__What you should do__
Taking the line that contains "United States, site lebec_CA-31." as the first and the final line of the records as the last, write out every line between them exactly, ends included, and nothing else.

__Collected data__
*** Block opens ***

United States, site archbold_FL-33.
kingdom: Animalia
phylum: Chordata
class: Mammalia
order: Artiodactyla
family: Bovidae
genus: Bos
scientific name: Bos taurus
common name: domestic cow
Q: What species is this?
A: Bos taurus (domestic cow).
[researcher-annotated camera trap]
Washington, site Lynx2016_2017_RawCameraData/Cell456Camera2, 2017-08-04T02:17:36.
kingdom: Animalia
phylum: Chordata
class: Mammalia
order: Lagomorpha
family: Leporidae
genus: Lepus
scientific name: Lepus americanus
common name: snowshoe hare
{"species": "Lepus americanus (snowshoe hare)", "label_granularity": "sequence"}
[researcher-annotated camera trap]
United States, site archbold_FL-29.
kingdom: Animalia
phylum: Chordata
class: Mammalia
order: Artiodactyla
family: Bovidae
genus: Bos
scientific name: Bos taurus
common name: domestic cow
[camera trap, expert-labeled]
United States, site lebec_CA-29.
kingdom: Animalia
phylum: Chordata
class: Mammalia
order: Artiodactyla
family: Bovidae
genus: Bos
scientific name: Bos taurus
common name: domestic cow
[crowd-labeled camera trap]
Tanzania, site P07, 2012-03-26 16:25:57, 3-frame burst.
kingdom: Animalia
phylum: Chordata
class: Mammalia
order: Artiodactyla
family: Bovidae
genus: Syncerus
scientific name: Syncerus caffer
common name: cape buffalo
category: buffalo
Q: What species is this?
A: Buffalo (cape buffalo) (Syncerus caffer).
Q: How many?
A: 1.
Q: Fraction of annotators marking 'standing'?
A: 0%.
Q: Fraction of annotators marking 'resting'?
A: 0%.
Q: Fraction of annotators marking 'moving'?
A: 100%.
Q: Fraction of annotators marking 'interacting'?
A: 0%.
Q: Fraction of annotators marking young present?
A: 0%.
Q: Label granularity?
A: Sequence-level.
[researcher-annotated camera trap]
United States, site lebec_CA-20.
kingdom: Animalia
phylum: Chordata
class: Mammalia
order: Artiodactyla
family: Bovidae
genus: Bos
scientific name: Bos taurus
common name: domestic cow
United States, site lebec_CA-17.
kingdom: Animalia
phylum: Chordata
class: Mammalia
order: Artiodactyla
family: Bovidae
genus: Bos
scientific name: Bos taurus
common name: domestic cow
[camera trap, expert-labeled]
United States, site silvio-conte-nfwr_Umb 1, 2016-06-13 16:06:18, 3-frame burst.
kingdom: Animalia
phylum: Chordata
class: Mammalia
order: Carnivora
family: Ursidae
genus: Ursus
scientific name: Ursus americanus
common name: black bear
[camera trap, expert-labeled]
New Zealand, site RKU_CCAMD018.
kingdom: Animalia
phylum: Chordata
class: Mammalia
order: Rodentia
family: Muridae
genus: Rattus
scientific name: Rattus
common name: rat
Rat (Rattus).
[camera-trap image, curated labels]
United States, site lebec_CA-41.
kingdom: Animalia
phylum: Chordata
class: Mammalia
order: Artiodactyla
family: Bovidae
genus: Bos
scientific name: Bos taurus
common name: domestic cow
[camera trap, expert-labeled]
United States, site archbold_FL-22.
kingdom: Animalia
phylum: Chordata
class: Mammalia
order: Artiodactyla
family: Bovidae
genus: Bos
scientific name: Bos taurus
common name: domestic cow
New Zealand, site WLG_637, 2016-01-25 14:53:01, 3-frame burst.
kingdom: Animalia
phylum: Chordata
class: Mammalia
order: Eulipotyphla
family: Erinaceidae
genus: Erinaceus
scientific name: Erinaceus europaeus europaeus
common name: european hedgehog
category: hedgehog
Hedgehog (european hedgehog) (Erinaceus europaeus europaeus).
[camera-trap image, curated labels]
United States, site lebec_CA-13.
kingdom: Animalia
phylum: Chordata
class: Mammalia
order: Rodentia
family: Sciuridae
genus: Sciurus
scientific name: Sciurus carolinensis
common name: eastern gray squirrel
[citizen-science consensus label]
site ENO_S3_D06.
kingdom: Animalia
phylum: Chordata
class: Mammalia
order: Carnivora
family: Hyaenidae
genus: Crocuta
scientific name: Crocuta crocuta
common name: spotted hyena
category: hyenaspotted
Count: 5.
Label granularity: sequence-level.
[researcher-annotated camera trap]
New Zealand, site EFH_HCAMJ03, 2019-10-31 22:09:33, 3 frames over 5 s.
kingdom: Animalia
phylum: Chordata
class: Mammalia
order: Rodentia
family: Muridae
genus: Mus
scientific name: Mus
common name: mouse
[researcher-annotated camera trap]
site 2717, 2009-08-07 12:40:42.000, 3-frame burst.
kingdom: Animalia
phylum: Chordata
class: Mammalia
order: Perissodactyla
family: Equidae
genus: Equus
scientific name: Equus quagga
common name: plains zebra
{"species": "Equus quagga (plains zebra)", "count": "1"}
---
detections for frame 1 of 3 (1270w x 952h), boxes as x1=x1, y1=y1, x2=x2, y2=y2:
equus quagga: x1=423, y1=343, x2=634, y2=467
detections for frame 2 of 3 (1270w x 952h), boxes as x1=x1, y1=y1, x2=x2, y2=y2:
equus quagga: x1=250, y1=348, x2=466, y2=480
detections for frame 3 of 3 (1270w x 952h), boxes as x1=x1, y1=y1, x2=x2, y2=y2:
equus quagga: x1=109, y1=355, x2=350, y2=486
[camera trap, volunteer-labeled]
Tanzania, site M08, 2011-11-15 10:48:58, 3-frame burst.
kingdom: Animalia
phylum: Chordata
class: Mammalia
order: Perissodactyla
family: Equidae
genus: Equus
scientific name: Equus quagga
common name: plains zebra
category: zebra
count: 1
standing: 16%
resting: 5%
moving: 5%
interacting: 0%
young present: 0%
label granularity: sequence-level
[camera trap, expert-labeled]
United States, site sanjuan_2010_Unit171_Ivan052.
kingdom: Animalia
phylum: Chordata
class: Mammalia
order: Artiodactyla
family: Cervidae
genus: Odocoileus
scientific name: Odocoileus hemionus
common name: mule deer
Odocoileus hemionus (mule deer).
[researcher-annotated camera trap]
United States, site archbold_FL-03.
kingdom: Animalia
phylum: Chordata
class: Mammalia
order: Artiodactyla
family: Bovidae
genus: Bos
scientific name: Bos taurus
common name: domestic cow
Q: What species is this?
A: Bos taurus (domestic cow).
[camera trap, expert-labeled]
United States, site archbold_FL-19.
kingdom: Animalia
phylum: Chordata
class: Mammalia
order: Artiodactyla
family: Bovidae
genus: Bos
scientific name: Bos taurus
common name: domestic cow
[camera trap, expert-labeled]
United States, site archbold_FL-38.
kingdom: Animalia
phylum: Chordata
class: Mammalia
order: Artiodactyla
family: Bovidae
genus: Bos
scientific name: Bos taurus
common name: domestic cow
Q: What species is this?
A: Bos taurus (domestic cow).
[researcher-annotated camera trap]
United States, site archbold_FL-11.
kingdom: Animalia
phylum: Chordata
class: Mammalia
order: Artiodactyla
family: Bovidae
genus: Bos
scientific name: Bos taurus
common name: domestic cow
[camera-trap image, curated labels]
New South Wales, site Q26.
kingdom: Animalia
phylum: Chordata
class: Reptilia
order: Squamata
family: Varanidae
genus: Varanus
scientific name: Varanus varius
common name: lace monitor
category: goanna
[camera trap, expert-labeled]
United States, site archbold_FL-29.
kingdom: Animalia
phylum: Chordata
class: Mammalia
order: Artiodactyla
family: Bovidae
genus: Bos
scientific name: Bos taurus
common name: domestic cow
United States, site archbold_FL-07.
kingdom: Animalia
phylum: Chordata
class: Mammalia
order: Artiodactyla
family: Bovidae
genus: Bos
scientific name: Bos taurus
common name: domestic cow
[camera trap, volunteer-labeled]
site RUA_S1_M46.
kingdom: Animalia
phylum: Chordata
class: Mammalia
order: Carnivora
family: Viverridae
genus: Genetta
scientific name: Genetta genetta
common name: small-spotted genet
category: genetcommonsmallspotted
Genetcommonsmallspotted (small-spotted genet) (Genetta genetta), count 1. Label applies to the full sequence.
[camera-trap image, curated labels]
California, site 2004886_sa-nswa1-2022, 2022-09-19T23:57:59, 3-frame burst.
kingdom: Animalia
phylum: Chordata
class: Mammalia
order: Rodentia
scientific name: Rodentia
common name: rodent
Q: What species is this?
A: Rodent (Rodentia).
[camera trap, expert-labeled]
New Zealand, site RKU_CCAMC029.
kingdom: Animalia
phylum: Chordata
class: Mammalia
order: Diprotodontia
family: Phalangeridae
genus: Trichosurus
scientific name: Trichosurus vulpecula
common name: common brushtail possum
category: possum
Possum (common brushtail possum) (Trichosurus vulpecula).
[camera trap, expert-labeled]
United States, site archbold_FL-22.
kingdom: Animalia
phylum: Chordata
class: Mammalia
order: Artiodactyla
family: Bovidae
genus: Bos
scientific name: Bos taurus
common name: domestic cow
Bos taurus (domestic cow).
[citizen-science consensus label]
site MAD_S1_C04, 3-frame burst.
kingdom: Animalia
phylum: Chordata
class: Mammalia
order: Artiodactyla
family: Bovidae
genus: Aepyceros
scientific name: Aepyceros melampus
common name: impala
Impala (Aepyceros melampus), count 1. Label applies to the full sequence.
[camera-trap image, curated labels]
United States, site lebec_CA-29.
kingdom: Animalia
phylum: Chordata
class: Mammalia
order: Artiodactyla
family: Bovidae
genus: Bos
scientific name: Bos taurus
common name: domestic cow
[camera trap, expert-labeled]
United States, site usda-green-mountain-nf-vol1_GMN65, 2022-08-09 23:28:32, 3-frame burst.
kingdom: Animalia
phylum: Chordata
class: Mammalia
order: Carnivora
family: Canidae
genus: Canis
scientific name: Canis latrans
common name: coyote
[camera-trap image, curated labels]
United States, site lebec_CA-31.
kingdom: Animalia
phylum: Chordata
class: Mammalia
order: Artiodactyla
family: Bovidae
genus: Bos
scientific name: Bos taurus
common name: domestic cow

*** Block closes ***

__Answer section__
United States, site lebec_CA-31.
kingdom: Animalia
phylum: Chordata
class: Mammalia
order: Artiodactyla
family: Bovidae
genus: Bos
scientific name: Bos taurus
common name: domestic cow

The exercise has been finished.